I didn’t head down immediately to try (especially when I love ramen so much) because I heard reviews on both ends.
Some gave the noodles and broth extremely high praise; while there is a sizable number of people who thought it was average at best.
There are three main items sold here, the Uni Ramen ($21), Kumamoto Wagyu Ramen ($20), and Dashi Somen ($18).
The signature Uni Ramen is cooked up from the “2-Michelin star Dashi” which is prepared over 10 hours, and fresh Bafu Uni melted into the stock.
What you get is a creamy-orangey base matched with specially-made curly ramen noodles, topped with cha shu, egg, leeks, spring onion, spinach and seaweed.
Diners are advised not to spend too long on photo-taking as the noodles would quickly absorb the stock.
Okay. The stock itself had that mildly-sweet taste and creamy texture that could remind some of say pumpkin soup.
The distinctive flavour of the briny uni was faint and subtle, so you wished there was more of that.
Noodles were cooked soft (maybe too soft) and limpy, perhaps cooked this way to better match the thicker broth, though I would have preferred if there was more bite.
It wasn’t as life-changing as I would have expected, but would say it was a not bad bowl.
Thankfully, I also ordered the Kumamoto Wagyu Ramen ($21) which balanced out the richness of the meal overall.
The light saltiness of the broth reminded me of a certain type of Taiwanese Beef Noodles interestingly.

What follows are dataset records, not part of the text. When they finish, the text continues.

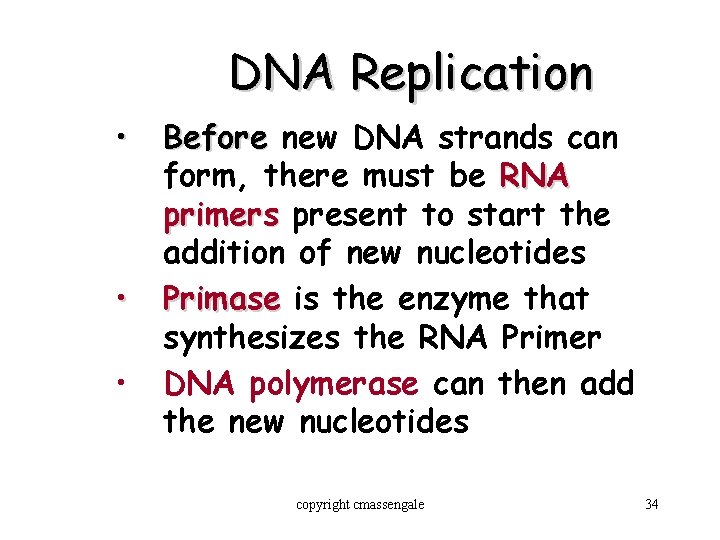 DNA Replication

• Before new DNA strands can form, there must be RNA primers present to start the addition of new nucleotides
• Primase is the enzyme that synthesizes the RNA Primer
• DNA polymerase can then add the new nucleotides

copyright cmassengale

34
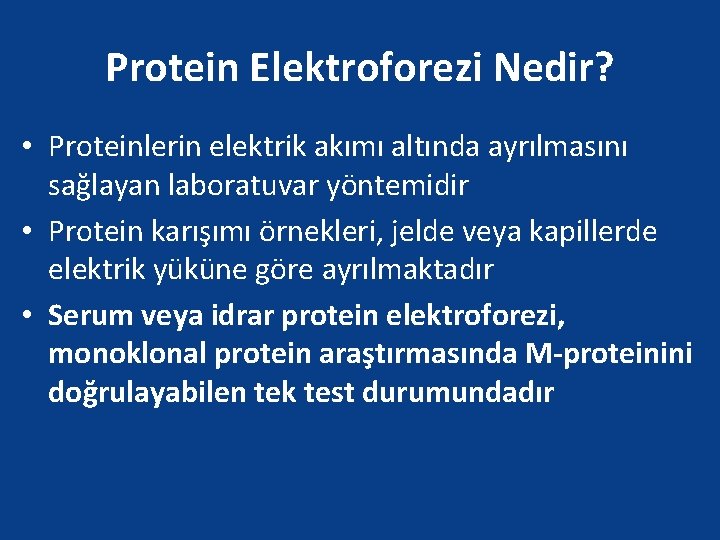 Protein Elektroforezi Nedir?

• Proteinlerin elektrik akımı altında ayrılmasını sağlayan laboratuvar yöntemidir

• Protein karışımı örnekleri, jelde veya kapillerde elektrik yüküne göre ayrılmaktadır

• Serum veya idrar protein elektroforezi, monoklonal protein araştırmasında M-proteinini doğrulayabilen tek test durumundadır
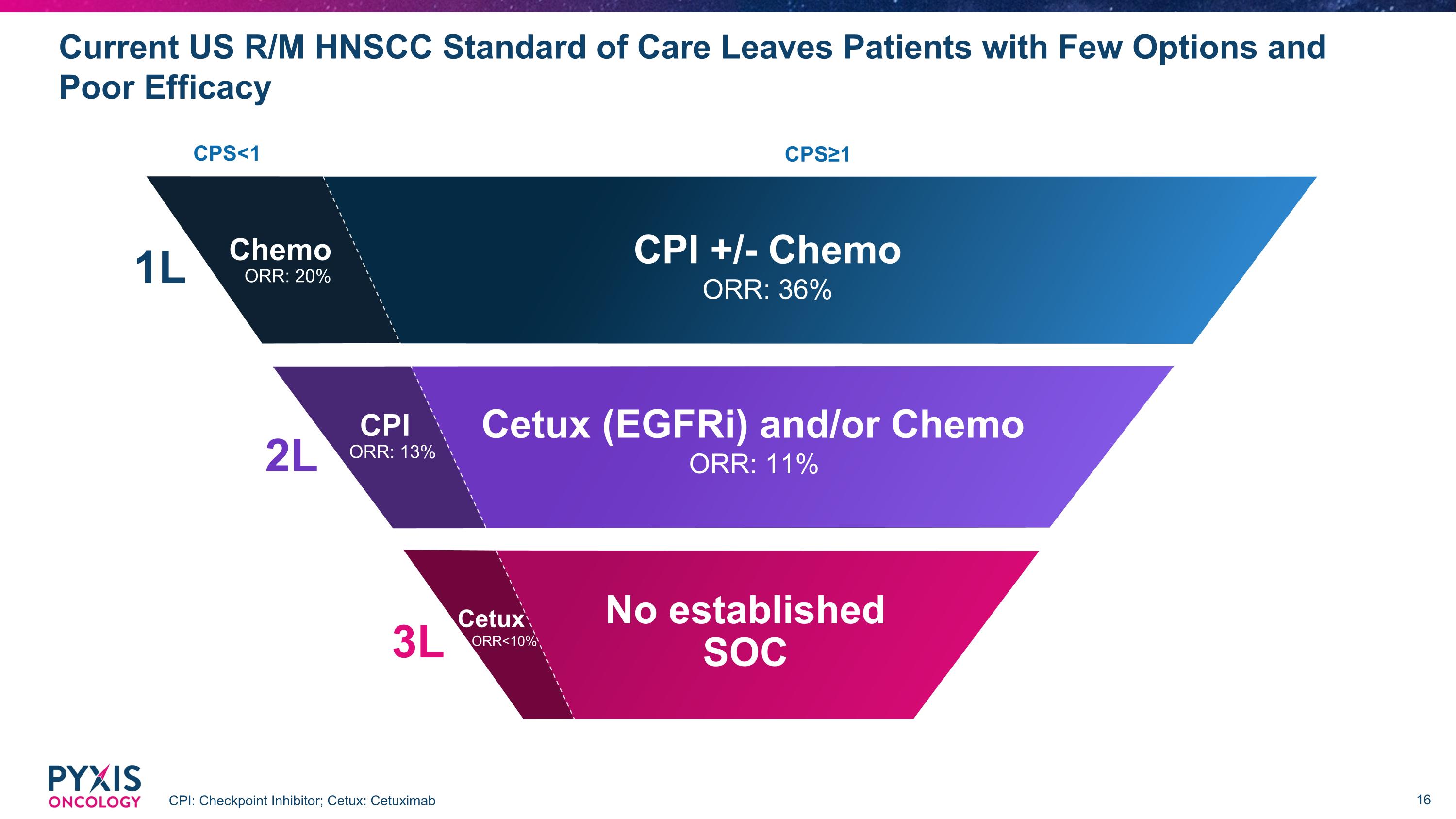 Current US R/M HNSCC Standard of Care Leaves Patients with Few Options and Poor Efficacy

CPS<1

CPS≥1

1L

Chemo
ORR: 20%

CPI +/- Chemo
ORR: 36%

2L

CPI
ORR: 13%

Cetux (EGFRi) and/or Chemo
ORR: 11%

3L

Cetux
ORR<10%

No established SOC

PYXIS ONCOLOGY

CPI: Checkpoint Inhibitor; Cetux: Cetuximab

16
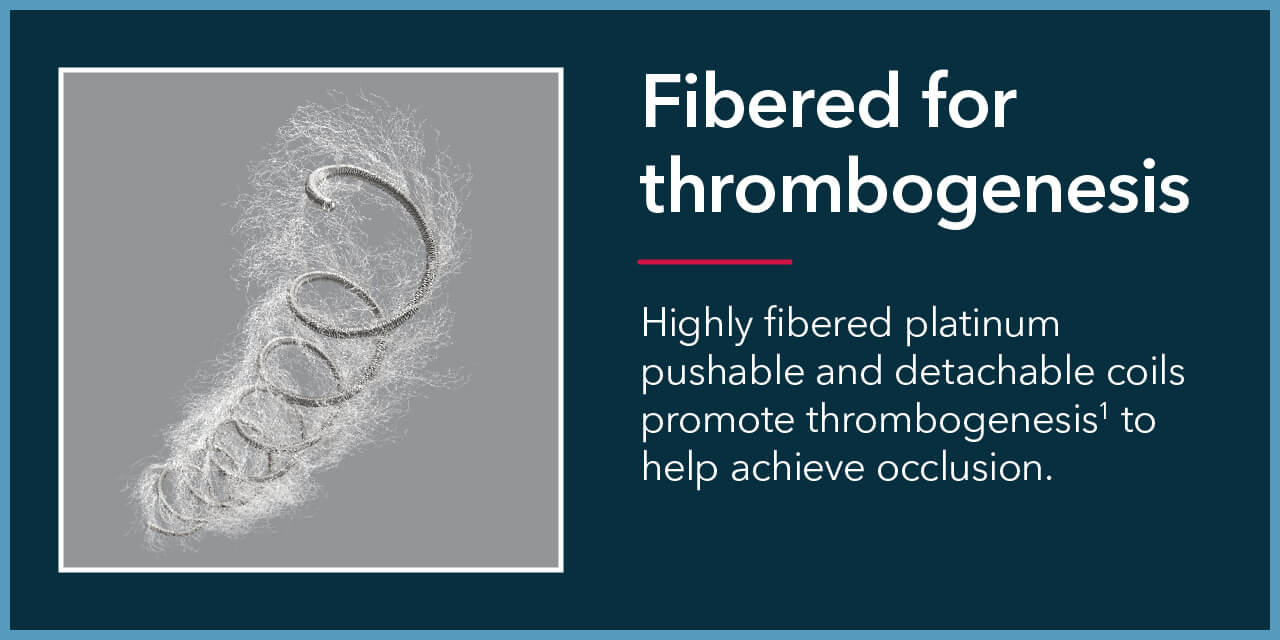 Fibered for thrombogenesis

Highly fibered platinum pushable and detachable coils promote thrombogenesis$^1$ to help achieve occlusion.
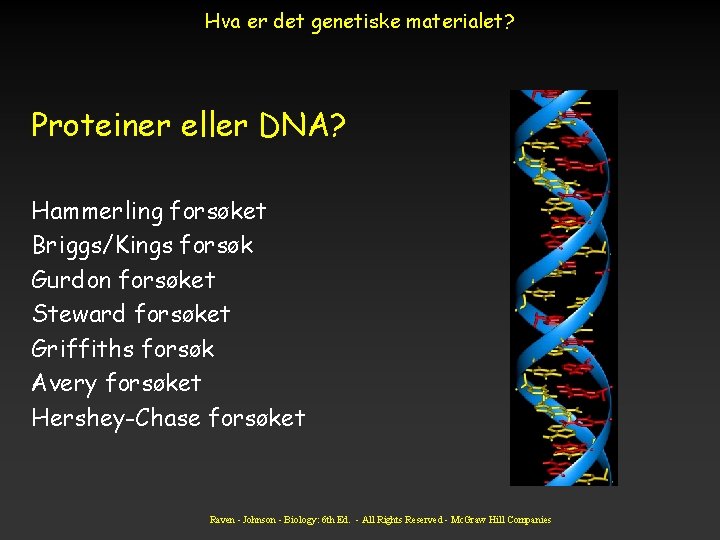 Hva er det genetiske materialet?

Proteiner eller DNA?

Hammerling forsøket
Briggs/Kings forsøk
Gurdon forsøket
Steward forsøket
Griffiths forsøk
Avery forsøket
Hershey-Chase forsøket

Raven - Johnson - Biology: 6th Ed. - All Rights Reserved - McGraw Hill Companies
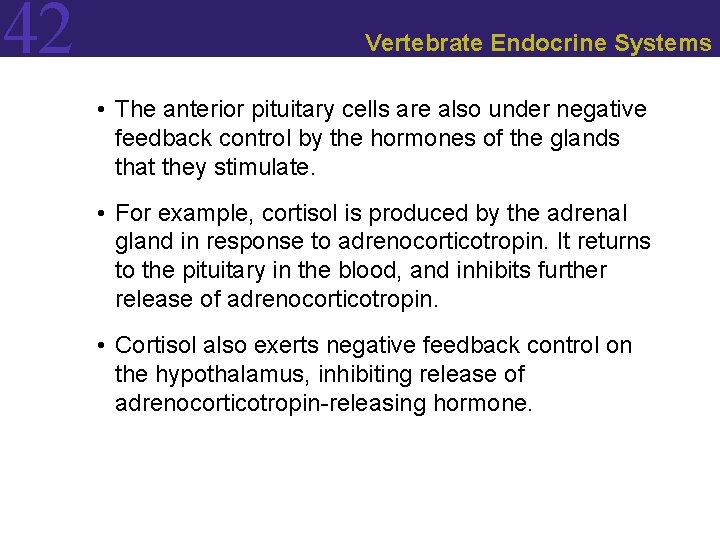 42

Vertebrate Endocrine Systems

• The anterior pituitary cells are also under negative feedback control by the hormones of the glands that they stimulate.

• For example, cortisol is produced by the adrenal gland in response to adrenocorticotropin. It returns to the pituitary in the blood, and inhibits further release of adrenocorticotropin.

• Cortisol also exerts negative feedback control on the hypothalamus, inhibiting release of adrenocorticotropin-releasing hormone.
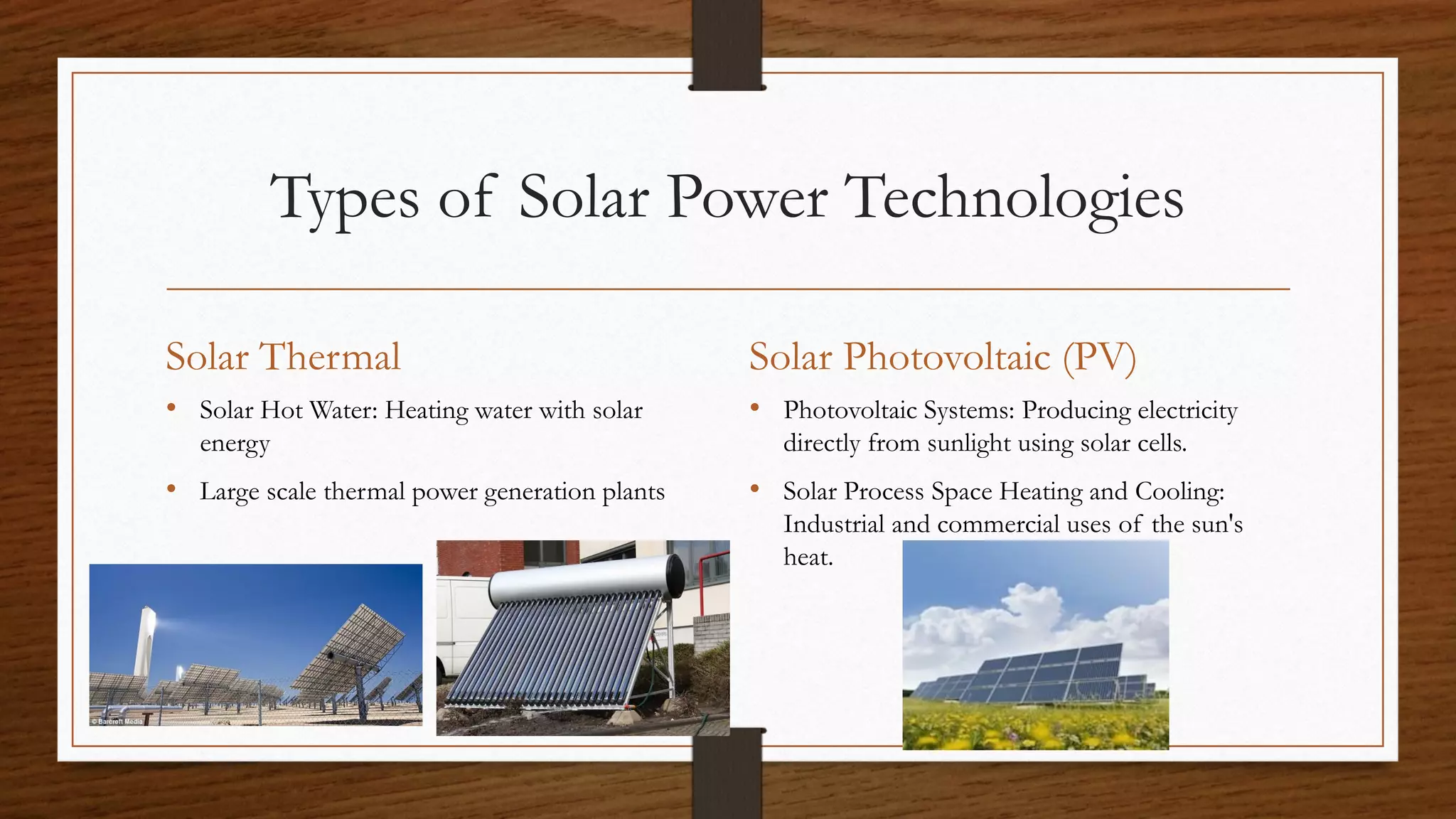 Types of Solar Power Technologies

Solar Thermal

• Solar Hot Water: Heating water with solar energy

• Large scale thermal power generation plants

© Barcroft Media

Solar Photovoltaic (PV)

• Photovoltaic Systems: Producing electricity directly from sunlight using solar cells.

• Solar Process Space Heating and Cooling: Industrial and commercial uses of the sun's heat.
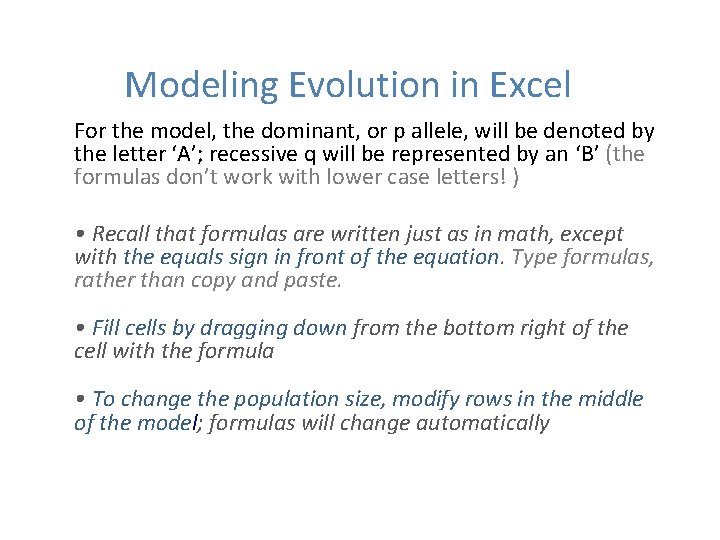 Modeling Evolution in Excel

For the model, the dominant, or p allele, will be denoted by the letter ‘A’; recessive q will be represented by an ‘B’ (the formulas don’t work with lower case letters! )

• Recall that formulas are written just as in math, except with the equals sign in front of the equation. Type formulas, rather than copy and paste.

• Fill cells by dragging down from the bottom right of the cell with the formula

• To change the population size, modify rows in the middle of the model; formulas will change automatically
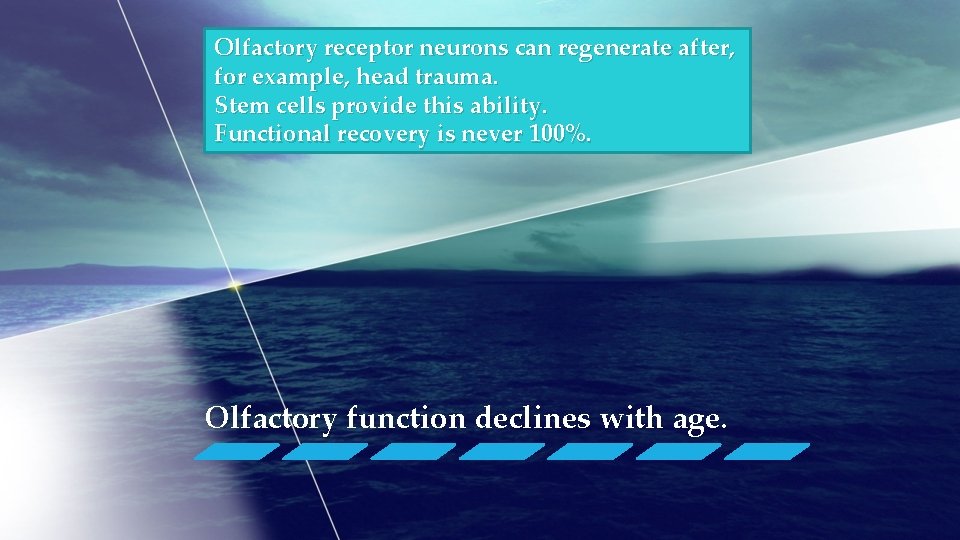 Olfactory receptor neurons can regenerate after, for example, head trauma.
Stem cells provide this ability.
Functional recovery is never 100%.

Olfactory function declines with age.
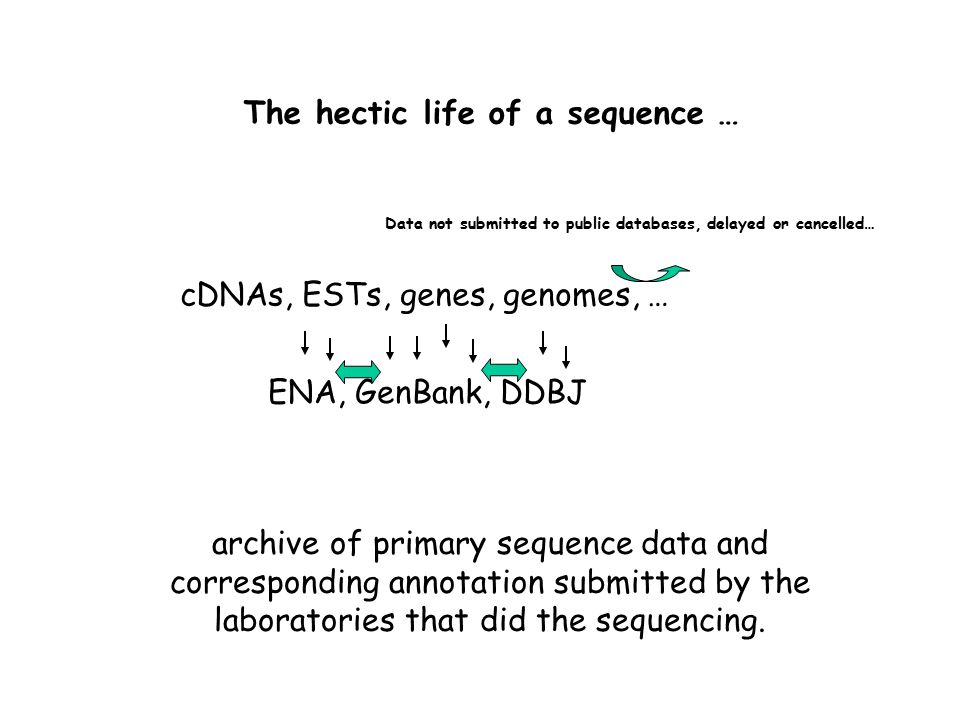 The hectic life of a sequence …

Data not submitted to public databases, delayed or cancelled…

cDNAs, ESTs, genes, genomes, …

ENA, GenBank, DDBJ

archive of primary sequence data and corresponding annotation submitted by the laboratories that did the sequencing.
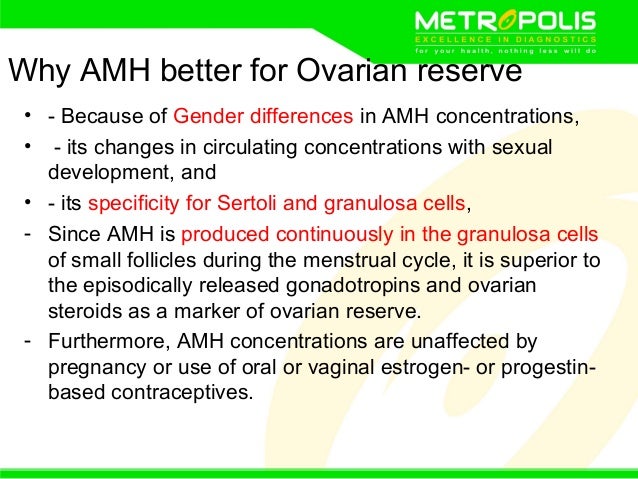 METROPOLIS
EXCELLENCE IN DIAGNOSTICS
for your health, nothing less will do

Why AMH better for Ovarian reserve

• - Because of Gender differences in AMH concentrations,
• - its changes in circulating concentrations with sexual development, and
• - its specificity for Sertoli and granulosa cells,
- Since AMH is produced continuously in the granulosa cells of small follicles during the menstrual cycle, it is superior to the episodically released gonadotropins and ovarian steroids as a marker of ovarian reserve.
- Furthermore, AMH concentrations are unaffected by pregnancy or use of oral or vaginal estrogen- or progestin-based contraceptives.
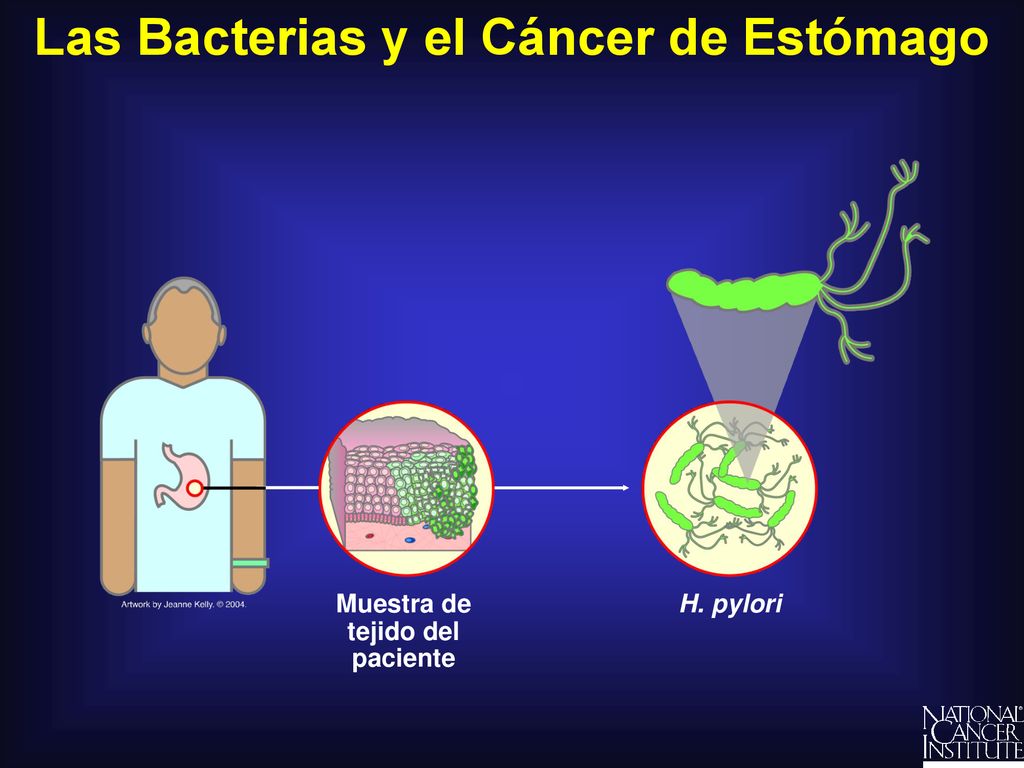 Las Bacterias y el Cáncer de Estómago

Artwork by Jeanne Kelly. © 2004.

Muestra de tejido del paciente

H. pylori

NATIONAL CANCER INSTITUTE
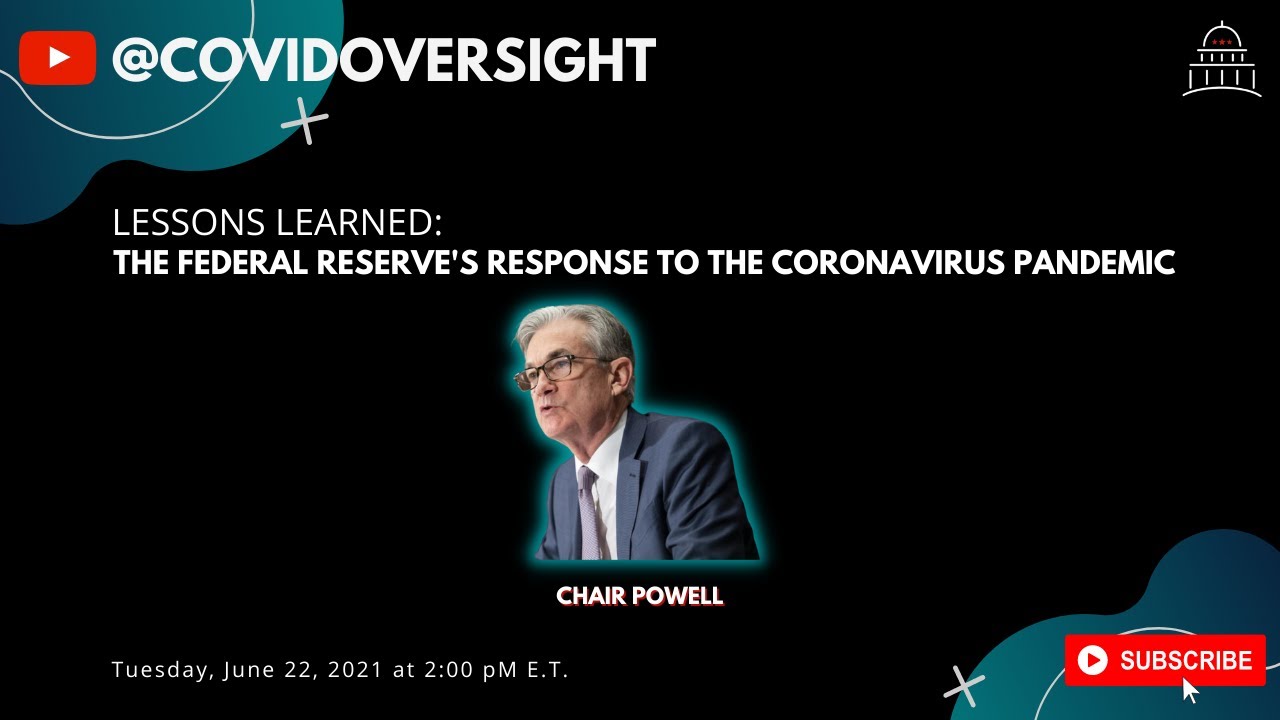 @COVIDOVERSIGHT

LESSONS LEARNED:
THE FEDERAL RESERVE'S RESPONSE TO THE CORONAVIRUS PANDEMIC

CHAIR POWELL

Tuesday, June 22, 2021 at 2:00 pM E.T.

SUBSCRIBE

My friend wondered why the shop would be set up within a foodcourt rather than a standalone eatery. Because you may not get the type of “Japanese service” or even consistency across bowls. I suspect it would be gauge response before moving on to bigger things.
Seizan Uni Ramen
Wisma Atria, Picnic #03-15, 435 Orchard Road, Singapore 238877
Opening Hours: 11am – 10pm (Mon – Sun)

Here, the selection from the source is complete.